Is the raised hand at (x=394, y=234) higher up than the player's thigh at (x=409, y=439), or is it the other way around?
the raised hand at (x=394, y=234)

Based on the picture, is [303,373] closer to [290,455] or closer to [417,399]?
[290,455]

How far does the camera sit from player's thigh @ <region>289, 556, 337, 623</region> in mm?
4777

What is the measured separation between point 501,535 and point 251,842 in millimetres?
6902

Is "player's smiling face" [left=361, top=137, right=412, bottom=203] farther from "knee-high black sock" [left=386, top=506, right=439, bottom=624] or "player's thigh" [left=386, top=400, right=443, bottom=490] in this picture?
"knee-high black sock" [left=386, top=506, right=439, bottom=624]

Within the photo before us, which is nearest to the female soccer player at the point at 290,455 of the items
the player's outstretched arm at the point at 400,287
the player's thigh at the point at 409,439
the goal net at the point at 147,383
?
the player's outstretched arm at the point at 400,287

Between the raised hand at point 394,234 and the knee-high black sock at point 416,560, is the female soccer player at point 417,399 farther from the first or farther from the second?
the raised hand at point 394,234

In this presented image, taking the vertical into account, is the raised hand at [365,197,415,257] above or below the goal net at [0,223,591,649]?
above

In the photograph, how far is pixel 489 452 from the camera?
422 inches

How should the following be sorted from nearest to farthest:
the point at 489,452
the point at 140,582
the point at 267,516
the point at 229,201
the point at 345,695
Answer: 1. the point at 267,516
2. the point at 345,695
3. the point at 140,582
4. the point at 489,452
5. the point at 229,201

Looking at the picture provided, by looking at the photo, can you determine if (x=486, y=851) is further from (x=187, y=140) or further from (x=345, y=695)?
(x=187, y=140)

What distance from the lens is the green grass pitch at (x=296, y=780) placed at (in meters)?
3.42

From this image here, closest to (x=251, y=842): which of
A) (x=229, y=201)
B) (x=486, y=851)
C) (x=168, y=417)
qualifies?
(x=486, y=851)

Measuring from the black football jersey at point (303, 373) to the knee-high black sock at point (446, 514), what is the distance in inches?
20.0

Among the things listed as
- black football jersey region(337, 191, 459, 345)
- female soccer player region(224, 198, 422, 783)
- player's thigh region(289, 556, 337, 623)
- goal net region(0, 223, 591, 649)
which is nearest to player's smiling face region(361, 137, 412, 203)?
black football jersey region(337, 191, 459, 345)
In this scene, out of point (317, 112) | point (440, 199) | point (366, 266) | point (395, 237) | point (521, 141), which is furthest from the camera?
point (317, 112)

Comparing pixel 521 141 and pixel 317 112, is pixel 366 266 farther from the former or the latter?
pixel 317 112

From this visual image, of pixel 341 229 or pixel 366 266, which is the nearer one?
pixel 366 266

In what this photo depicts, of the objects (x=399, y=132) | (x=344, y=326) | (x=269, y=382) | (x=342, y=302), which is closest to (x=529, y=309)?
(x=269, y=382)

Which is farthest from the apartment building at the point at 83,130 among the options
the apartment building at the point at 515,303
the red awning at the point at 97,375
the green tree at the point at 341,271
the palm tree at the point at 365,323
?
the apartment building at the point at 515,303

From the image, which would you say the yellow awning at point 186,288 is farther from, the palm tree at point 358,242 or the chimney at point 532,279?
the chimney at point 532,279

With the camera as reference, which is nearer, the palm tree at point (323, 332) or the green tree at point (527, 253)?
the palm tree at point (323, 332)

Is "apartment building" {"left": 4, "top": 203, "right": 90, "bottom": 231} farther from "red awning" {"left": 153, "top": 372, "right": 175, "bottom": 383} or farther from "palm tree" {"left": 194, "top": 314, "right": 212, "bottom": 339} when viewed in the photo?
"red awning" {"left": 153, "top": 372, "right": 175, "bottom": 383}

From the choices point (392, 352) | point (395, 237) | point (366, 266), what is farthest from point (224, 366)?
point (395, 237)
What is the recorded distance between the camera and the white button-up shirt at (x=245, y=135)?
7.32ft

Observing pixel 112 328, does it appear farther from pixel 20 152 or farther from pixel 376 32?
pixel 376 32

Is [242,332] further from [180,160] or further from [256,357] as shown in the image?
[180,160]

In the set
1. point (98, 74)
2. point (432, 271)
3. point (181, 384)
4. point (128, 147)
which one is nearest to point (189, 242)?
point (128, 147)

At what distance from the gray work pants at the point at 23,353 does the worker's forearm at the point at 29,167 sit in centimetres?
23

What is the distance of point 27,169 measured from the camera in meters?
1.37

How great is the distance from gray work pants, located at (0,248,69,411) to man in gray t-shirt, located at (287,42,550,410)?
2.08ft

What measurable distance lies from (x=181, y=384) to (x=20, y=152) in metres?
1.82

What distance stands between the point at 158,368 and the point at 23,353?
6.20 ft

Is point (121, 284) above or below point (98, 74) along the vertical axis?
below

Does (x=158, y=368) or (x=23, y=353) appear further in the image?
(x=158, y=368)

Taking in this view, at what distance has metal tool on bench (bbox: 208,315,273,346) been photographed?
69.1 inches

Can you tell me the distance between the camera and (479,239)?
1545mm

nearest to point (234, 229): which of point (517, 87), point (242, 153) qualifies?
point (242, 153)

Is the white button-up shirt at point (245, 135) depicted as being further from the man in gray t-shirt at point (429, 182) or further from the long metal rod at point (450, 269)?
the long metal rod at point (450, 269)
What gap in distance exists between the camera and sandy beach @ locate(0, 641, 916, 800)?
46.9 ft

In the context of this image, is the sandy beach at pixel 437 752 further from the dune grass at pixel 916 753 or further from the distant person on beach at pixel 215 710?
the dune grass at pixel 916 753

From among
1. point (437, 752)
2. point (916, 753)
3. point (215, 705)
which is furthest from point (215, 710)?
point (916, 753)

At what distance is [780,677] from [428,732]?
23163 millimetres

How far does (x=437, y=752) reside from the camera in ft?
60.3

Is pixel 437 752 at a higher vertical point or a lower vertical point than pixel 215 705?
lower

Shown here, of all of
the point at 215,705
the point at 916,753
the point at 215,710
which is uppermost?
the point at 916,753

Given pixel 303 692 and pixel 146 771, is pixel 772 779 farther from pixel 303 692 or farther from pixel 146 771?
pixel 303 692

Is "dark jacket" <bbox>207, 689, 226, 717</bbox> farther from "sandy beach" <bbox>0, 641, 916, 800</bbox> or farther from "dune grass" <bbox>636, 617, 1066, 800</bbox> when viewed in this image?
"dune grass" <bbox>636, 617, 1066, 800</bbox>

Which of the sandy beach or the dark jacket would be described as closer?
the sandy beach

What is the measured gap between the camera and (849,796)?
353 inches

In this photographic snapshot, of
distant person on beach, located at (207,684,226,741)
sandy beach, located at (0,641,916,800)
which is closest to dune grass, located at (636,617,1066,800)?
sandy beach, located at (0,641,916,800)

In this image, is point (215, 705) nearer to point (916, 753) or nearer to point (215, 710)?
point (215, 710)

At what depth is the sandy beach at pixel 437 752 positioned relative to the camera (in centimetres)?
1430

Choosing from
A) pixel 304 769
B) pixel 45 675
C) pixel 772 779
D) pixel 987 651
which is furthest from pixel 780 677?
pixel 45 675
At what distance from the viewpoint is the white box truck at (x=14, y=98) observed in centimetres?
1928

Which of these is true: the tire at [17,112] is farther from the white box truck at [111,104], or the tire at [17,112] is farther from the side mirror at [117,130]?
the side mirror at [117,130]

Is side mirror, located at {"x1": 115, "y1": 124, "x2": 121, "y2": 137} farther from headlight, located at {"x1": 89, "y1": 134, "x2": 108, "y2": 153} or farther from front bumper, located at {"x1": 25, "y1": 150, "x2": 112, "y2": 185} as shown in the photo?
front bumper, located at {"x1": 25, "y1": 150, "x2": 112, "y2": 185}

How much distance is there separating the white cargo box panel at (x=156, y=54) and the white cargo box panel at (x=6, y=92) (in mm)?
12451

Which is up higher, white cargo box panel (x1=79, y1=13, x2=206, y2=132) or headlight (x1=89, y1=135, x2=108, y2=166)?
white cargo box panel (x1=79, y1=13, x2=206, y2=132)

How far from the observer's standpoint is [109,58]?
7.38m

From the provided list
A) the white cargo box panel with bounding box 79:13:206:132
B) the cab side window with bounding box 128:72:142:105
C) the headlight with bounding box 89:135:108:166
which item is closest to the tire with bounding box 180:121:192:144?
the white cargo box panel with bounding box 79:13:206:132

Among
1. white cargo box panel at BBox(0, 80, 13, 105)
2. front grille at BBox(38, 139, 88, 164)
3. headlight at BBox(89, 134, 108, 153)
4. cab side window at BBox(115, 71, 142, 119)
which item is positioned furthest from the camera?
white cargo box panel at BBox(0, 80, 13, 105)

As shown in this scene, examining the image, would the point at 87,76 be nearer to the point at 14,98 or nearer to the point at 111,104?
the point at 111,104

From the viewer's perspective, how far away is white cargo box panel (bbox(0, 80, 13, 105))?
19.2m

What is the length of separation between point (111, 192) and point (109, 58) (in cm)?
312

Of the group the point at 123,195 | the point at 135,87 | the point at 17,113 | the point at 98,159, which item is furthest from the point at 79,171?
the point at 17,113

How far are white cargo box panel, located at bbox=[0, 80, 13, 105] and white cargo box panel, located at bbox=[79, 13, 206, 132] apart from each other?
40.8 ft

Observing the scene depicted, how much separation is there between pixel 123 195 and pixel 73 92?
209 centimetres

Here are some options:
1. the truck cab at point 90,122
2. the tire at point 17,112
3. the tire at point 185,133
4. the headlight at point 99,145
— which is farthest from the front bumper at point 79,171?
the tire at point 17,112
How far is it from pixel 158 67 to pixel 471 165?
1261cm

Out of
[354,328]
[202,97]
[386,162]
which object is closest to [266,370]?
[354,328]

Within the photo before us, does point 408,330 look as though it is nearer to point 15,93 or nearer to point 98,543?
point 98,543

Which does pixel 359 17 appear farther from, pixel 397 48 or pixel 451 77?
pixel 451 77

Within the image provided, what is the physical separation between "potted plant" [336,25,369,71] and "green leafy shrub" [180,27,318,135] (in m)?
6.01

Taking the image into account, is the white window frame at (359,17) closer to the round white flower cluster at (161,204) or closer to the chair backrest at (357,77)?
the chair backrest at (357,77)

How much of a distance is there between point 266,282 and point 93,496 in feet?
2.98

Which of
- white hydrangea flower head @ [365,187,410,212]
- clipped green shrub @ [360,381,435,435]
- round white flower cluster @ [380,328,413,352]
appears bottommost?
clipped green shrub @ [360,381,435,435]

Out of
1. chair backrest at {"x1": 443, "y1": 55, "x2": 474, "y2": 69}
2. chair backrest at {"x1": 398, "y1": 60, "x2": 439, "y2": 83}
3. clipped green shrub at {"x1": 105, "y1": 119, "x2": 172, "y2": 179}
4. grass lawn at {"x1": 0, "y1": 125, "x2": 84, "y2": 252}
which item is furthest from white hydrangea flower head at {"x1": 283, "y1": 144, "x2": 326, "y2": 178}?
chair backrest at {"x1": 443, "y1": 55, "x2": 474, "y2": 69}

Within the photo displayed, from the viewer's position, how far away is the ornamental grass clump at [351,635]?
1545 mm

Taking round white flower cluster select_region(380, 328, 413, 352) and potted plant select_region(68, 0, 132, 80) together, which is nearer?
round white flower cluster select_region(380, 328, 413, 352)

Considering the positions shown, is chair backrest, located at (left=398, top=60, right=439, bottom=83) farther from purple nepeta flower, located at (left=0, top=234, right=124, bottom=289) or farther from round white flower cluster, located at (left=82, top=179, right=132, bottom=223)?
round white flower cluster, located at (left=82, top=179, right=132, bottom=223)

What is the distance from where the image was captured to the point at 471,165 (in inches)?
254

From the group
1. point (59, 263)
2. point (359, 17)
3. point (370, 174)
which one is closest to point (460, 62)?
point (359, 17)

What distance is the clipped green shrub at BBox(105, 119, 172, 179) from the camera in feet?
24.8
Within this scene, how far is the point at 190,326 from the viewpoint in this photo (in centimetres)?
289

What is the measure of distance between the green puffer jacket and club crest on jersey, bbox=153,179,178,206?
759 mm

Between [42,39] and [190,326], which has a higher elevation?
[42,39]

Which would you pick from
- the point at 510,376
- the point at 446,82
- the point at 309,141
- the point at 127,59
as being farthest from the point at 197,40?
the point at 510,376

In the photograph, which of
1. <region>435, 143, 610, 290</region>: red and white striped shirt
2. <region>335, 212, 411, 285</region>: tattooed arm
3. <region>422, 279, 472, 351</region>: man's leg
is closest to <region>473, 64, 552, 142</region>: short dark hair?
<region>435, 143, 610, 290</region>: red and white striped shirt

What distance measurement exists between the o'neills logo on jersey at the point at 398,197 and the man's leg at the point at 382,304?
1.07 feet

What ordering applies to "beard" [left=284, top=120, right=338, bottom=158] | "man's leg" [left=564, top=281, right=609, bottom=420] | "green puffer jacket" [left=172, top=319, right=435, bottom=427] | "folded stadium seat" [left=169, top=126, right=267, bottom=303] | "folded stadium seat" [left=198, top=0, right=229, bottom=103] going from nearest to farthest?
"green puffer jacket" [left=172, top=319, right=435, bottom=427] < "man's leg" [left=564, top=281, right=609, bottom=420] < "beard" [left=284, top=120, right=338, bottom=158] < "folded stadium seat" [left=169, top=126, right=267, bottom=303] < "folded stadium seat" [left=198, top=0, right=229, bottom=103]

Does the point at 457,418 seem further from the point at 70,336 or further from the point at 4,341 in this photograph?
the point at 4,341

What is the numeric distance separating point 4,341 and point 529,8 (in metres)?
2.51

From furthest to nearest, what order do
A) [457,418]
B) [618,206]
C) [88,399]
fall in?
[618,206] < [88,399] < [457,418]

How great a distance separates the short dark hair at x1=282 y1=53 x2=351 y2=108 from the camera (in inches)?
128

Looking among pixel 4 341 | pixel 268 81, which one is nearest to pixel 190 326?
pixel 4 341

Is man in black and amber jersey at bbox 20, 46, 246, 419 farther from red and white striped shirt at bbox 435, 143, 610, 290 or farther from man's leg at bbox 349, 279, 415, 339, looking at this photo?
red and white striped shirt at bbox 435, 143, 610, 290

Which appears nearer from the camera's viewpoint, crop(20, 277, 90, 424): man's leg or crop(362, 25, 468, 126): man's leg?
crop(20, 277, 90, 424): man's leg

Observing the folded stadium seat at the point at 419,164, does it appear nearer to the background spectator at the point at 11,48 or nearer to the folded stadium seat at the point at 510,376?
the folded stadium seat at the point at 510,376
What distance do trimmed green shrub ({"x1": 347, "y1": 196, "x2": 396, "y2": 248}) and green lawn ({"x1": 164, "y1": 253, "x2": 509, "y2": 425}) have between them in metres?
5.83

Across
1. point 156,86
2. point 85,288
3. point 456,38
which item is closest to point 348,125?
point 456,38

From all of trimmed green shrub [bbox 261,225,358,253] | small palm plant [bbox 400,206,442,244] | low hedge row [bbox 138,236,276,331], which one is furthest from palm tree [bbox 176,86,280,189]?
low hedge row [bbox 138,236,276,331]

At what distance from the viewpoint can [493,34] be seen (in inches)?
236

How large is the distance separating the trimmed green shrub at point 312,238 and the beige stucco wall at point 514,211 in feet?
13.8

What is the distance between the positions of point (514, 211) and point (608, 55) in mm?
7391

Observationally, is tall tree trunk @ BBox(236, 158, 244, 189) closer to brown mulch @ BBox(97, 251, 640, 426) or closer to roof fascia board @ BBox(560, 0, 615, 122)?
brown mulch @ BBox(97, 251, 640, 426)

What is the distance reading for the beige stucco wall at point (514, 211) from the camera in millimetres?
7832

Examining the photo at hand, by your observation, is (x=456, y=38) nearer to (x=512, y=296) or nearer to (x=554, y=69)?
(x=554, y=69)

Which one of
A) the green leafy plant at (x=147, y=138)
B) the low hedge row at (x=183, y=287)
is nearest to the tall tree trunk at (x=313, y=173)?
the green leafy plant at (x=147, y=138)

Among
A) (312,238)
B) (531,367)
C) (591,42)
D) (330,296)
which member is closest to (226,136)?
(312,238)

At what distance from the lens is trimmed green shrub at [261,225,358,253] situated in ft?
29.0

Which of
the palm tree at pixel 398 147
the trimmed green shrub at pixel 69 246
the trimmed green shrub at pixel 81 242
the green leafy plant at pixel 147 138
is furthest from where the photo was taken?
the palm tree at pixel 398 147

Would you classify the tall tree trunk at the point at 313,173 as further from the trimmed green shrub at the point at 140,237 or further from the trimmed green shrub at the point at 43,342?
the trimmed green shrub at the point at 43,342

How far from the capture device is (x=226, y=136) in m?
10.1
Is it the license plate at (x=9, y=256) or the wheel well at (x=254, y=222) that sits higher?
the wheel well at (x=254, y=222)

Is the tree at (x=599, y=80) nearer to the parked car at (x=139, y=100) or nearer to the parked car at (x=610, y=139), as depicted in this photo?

• • • • • • •

(WHAT THIS TASK INVOLVES): Copy out the items word for word, beginning with the line that contains "Would you classify" and continuing through the end of the items.

(EXERCISE OUTPUT):
Would you classify the tall tree trunk at the point at 313,173 as further from the trimmed green shrub at the point at 140,237 or further from the trimmed green shrub at the point at 43,342?
the trimmed green shrub at the point at 43,342

How far from the capture device is (x=226, y=136) in m?
10.1
Is it the license plate at (x=9, y=256) or the wheel well at (x=254, y=222) that sits higher?
the wheel well at (x=254, y=222)

Is the tree at (x=599, y=80) nearer to the parked car at (x=139, y=100) or nearer to the parked car at (x=610, y=139), as depicted in this photo?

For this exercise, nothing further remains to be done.